House Majority Leader Steny Hoyer (D-Md.) said Thursday he believes House leaders can get the votes for President Barack Obama’s health care reform package without changing the abortion language in the Senate bill.

Hoyer was asked about comments from Energy and Commerce Chairman Henry Waxman (D-Calif.) in an Associated Press story that House leaders had decided to press ahead without changing the abortion restrictions. A group of anti-abortion-rights Democrats led by Rep. Bart Stupak (D-Mich.) has been threatening to kill the bill over the issue.

“I don’t know that we’ve made a collective judgment on it, but I think his comments are accurate that we believe it’s not possible to do it through reconciliation,” Hoyer said.

But he contended they could get the votes anyway.

“We’re working at it and I think the answer is yes, I think we can,” he said. “We haven’t yet, but because we don’t have a product yet. We’re not through finally putting the reconciliation package together and until we do that, it’s really unrealistic to ask a Member what you are going to do.”

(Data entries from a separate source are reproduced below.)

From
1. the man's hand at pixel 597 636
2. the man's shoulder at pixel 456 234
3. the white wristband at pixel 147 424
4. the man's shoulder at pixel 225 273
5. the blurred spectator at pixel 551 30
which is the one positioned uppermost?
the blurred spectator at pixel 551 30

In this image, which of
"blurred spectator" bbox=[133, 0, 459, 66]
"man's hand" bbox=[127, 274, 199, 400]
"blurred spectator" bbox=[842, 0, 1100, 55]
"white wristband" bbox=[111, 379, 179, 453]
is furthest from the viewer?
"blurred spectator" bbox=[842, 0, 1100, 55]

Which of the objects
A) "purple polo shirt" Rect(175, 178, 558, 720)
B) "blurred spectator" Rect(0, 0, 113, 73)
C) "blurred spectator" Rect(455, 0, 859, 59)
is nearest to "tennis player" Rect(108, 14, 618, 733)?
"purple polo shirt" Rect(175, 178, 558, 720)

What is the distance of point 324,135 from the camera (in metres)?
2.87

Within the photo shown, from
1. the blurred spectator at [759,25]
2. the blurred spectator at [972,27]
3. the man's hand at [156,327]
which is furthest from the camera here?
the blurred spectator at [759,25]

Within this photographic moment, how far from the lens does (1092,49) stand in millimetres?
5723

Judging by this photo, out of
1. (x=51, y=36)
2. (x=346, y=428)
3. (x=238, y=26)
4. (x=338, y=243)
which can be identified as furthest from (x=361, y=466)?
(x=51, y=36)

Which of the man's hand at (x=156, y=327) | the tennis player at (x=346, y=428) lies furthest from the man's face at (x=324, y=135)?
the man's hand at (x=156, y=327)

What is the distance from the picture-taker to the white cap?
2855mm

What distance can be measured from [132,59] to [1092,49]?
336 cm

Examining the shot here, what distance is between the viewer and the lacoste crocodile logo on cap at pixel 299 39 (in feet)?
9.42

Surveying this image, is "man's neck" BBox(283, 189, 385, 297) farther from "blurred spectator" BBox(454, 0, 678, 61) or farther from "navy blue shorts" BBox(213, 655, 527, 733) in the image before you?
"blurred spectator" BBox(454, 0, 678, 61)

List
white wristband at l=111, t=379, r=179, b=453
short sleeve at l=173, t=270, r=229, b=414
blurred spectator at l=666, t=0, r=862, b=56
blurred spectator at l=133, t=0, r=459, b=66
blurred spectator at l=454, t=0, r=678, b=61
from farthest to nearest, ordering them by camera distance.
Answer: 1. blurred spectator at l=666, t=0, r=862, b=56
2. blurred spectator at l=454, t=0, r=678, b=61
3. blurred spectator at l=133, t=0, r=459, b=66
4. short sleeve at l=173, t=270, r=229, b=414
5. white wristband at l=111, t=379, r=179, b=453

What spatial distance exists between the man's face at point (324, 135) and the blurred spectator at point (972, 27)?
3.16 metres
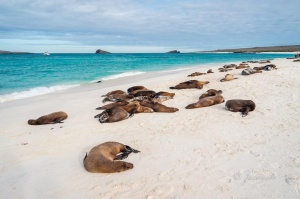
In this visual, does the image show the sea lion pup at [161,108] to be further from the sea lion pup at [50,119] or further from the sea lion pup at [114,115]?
the sea lion pup at [50,119]

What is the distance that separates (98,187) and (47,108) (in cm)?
678

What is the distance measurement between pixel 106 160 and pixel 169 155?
4.03 feet

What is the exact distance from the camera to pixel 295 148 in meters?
5.05

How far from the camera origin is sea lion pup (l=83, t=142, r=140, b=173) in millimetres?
4496

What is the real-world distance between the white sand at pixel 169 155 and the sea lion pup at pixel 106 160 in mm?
106

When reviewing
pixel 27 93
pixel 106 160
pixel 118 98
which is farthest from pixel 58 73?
pixel 106 160

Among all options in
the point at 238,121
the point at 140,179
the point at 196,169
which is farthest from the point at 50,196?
the point at 238,121

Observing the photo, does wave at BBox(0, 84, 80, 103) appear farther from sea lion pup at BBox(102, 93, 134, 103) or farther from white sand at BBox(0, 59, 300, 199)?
sea lion pup at BBox(102, 93, 134, 103)

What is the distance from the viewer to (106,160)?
4605mm

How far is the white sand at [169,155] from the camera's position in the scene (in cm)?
389

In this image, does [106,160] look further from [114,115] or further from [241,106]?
[241,106]

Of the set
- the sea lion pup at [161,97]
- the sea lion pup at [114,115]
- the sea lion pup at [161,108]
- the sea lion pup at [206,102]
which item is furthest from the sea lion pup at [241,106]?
the sea lion pup at [114,115]

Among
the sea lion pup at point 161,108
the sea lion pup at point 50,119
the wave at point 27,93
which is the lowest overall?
the wave at point 27,93

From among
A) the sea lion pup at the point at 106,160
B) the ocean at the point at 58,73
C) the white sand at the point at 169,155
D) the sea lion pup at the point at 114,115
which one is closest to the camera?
the white sand at the point at 169,155
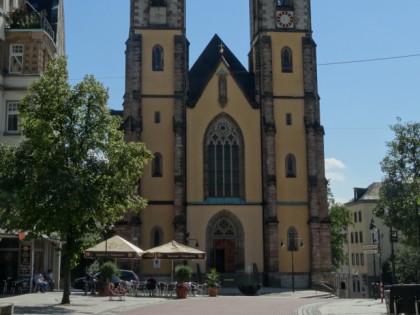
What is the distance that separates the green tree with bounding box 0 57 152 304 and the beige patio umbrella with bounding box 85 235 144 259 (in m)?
5.19

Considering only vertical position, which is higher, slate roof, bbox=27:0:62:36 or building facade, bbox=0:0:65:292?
slate roof, bbox=27:0:62:36

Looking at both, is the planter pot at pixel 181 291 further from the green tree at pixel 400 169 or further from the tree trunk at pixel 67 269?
the green tree at pixel 400 169

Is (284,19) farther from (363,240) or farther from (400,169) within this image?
(363,240)

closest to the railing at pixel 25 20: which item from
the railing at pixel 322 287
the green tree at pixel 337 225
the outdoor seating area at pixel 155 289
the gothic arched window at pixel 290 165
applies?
the outdoor seating area at pixel 155 289

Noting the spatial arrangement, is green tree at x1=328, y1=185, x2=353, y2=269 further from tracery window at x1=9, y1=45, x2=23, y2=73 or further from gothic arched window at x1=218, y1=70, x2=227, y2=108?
tracery window at x1=9, y1=45, x2=23, y2=73

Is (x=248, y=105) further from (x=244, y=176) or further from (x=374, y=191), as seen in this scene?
(x=374, y=191)

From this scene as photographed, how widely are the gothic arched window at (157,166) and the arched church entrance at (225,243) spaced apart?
513 centimetres

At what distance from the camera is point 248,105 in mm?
51156

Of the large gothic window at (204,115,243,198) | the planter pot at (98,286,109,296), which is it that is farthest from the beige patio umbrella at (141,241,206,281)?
the large gothic window at (204,115,243,198)

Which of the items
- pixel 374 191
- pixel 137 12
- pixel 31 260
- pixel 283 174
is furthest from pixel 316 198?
pixel 374 191

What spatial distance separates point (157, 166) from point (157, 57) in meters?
8.18

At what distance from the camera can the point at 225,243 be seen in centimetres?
5019

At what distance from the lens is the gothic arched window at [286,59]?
170 feet

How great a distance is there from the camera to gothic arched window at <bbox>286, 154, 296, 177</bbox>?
50500 mm
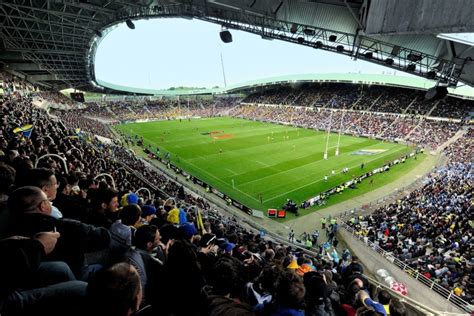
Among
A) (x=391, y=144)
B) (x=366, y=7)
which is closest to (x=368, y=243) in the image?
(x=366, y=7)

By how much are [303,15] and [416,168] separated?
89.1 feet

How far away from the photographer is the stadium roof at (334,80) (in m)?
52.5

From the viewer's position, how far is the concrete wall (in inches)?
390

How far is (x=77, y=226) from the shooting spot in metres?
3.05

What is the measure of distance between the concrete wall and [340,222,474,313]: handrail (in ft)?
0.40

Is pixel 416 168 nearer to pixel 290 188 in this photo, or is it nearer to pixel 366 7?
pixel 290 188

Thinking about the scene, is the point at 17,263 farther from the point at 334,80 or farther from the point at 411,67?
the point at 334,80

Speaker Nancy Pelosi (Calif.), Waxman and other top House Democrats have argued vociferously that the Senate compromise language agreed to by pro- and anti-abortion-rights Senate Democrats continues the ban on federal funding of abortions. However, Stupak and the Catholic bishops contend the Senate package is inadequate because it allows women who receive federal subsidies to buy insurance policies covering abortions. The women would have to use their own money to cover the abortion coverage in their insurance and send separate checks to the insurance company to do so.